Prelite San Francisco Uses ESP Vision Softaware for Oracle Open World Project

Oracle Open World ’04 just wrapped in San Francisco and this year, Oracle’s main challenge was to combine two formerly separate user groups, Oracle Open World and Oracle Apps, into one for the general session. With a much larger audience than previous years – but the same budget – Oracle Creative Director Paul Salinger and Creative Producer Don Richards brought in executive producers Kerry Williams and Cory Burton from Invision Communications. They in turn enlisted Obsurca Digital of San Francisco, Radium and Lightswitch. Together, they conceived the idea of developing a set composed entirely of video.

Rather than using a more tradition set, the environment was created by a total continuous display area that was 400’ in length and 18’ high. Two center video screens formed the anchor, with four additional screens off to each side. The spaces between were filled with Main Light Soft LED curtains with fiber optics. With a total of 18 individual video feeds to coordinate, not only with each other, but with the lighting design – and only one day to load in – Lightswitch’s Norm Schwab and the rest of the design team quickly realized that all of the design work would need to happen in advance. So they turned to Tom Thompson and his team at Prelite San Francisco.

Obscura Digital developed the content, with Radium producing some of the video used, all of which was deployed on Obscura’s proprietary media servers. The design concept used the 18 video feeds discretely, sometimes with different images, sometimes with the images handed off from one feed to the next – for example, a train moving quickly through all 18 projectors, from one side of the stage to the next – with tightly integrated lighting to reinforce the image produced.

To facilitate the intricacies of the programming, Prelite deployed ESP Vision software, which allowed the video imagery to run native on the visualization software. With Norm Schwab and Paul Efron acting as lighting designers, Phil Shearer as automated and media programmer and Eric Fedler as conventional programmer, the system was set up to run all of the automated lighting and media from one Whole Hog 2 with the conventional lighting run from a second Whole Hog 2. MIDI from one Hog was used to issue serial commands to the media servers.
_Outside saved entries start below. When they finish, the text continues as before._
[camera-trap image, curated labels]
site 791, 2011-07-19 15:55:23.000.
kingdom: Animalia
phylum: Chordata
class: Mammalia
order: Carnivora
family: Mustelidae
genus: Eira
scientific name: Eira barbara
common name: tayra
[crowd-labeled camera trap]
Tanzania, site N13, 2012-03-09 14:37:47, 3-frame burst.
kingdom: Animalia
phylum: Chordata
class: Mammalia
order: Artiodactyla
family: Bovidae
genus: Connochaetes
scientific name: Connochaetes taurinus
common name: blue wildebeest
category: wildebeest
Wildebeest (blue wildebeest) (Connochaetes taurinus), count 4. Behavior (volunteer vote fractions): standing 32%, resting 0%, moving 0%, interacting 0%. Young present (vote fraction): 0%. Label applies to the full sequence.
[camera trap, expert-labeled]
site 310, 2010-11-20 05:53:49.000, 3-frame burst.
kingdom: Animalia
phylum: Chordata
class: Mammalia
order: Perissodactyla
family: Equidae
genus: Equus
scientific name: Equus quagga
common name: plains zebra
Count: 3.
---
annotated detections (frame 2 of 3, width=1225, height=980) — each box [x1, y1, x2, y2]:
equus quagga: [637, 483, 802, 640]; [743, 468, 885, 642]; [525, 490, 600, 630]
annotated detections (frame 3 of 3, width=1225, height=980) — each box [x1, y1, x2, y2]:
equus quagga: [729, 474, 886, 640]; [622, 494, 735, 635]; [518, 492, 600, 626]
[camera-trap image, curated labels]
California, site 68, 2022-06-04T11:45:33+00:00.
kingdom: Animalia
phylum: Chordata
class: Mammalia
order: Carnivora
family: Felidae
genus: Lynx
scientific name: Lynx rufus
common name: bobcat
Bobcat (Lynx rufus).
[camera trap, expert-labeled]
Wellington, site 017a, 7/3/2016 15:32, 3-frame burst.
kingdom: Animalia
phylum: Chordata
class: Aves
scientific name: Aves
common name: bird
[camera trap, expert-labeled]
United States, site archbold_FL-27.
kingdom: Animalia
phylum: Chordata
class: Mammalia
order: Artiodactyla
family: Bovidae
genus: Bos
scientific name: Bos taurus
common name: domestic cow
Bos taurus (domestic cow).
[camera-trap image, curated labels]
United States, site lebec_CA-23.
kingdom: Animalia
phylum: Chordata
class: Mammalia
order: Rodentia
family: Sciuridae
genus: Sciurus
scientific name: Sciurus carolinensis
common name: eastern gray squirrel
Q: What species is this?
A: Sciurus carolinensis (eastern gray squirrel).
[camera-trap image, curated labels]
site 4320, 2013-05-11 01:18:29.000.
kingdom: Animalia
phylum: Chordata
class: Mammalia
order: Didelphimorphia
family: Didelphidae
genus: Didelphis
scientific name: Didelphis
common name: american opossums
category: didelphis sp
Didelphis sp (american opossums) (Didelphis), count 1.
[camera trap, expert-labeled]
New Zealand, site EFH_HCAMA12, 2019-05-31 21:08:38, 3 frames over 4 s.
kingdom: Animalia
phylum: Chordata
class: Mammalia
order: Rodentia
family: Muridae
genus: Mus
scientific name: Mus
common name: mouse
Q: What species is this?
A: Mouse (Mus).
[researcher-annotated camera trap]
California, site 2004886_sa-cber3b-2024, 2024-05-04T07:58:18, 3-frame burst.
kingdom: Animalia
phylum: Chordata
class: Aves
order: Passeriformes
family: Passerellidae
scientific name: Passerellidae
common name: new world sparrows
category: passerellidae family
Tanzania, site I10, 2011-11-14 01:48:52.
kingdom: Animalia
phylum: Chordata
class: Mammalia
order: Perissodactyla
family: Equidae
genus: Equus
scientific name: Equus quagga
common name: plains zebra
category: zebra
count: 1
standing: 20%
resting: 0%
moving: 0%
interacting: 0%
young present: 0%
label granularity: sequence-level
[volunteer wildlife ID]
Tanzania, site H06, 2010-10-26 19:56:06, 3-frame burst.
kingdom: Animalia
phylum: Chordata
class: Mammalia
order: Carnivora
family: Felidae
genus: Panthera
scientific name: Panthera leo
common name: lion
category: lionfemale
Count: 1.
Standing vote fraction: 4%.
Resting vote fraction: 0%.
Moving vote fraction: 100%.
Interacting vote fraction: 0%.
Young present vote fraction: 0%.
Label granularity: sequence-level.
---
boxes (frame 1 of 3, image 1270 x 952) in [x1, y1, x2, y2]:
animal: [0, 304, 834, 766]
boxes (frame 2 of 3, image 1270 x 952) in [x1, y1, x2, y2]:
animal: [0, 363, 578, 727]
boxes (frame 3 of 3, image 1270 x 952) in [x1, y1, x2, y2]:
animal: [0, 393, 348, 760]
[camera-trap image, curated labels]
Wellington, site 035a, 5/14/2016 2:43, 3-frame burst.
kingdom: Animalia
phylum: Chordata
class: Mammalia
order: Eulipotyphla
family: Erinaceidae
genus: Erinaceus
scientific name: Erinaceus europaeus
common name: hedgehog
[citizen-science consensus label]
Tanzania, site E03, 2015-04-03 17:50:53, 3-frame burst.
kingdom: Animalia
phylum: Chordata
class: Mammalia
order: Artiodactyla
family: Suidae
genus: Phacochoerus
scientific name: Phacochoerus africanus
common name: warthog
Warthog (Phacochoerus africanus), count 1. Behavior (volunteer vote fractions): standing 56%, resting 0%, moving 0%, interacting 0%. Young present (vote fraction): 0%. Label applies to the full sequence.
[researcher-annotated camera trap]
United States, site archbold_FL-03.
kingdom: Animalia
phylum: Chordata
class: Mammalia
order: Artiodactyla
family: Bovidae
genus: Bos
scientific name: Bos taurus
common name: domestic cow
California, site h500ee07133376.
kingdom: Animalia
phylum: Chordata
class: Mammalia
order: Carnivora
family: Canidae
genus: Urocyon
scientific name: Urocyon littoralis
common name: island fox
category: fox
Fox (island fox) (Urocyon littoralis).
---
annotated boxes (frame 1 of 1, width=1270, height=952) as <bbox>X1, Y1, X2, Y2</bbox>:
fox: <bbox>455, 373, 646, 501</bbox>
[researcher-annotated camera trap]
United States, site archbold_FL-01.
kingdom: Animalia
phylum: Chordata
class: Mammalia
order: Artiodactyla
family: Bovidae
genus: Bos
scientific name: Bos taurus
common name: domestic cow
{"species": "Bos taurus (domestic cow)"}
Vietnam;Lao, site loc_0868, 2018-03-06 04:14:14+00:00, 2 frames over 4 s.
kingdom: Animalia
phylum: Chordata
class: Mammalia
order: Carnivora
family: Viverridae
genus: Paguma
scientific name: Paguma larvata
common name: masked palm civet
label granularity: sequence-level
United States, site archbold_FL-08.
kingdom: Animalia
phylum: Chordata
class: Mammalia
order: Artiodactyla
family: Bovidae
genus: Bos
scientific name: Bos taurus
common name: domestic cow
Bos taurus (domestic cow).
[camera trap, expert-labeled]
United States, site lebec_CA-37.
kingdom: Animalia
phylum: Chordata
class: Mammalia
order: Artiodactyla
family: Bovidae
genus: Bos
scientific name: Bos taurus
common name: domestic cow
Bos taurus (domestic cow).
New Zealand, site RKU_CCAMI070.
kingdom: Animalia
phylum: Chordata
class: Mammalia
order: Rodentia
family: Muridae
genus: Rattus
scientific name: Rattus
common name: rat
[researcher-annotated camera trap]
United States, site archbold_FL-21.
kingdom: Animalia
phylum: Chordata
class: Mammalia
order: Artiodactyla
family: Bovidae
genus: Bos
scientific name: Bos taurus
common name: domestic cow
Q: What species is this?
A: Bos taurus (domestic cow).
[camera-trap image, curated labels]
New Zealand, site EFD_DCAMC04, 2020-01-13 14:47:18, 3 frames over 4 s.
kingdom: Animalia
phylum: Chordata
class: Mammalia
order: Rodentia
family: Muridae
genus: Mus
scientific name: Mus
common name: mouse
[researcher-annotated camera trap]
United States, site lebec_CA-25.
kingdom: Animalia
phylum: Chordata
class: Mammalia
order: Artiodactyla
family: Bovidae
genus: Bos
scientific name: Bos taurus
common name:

Steve Swanson acted as production manager.

Schwab comments “This was an interesting challenge. We had to deal with the differences in resolution between the projectors and the LED curtains, and use the lighting to reinforce the imagery produced. With only one day on site, we had three days in the Prelite studio, with the first two days devoted to lighting and the third to integrating the video. This type of project is perfect for Prelite.”

Prelite’s Thompson adds, “It was interesting to see a different approach to controlling media with a lighting console. We mostly see designers using DMX controlled media servers such as NEV, MBox and Catalyst, so we were excited to see the Obscura system. While it is quite different than the others, it was an impressive sight to see 18 monitors in the front of the room displaying 18 feeds of video. Although it can currently only show one video source, it was great to see the video displayed with the lighting in ESP’s Vision software.”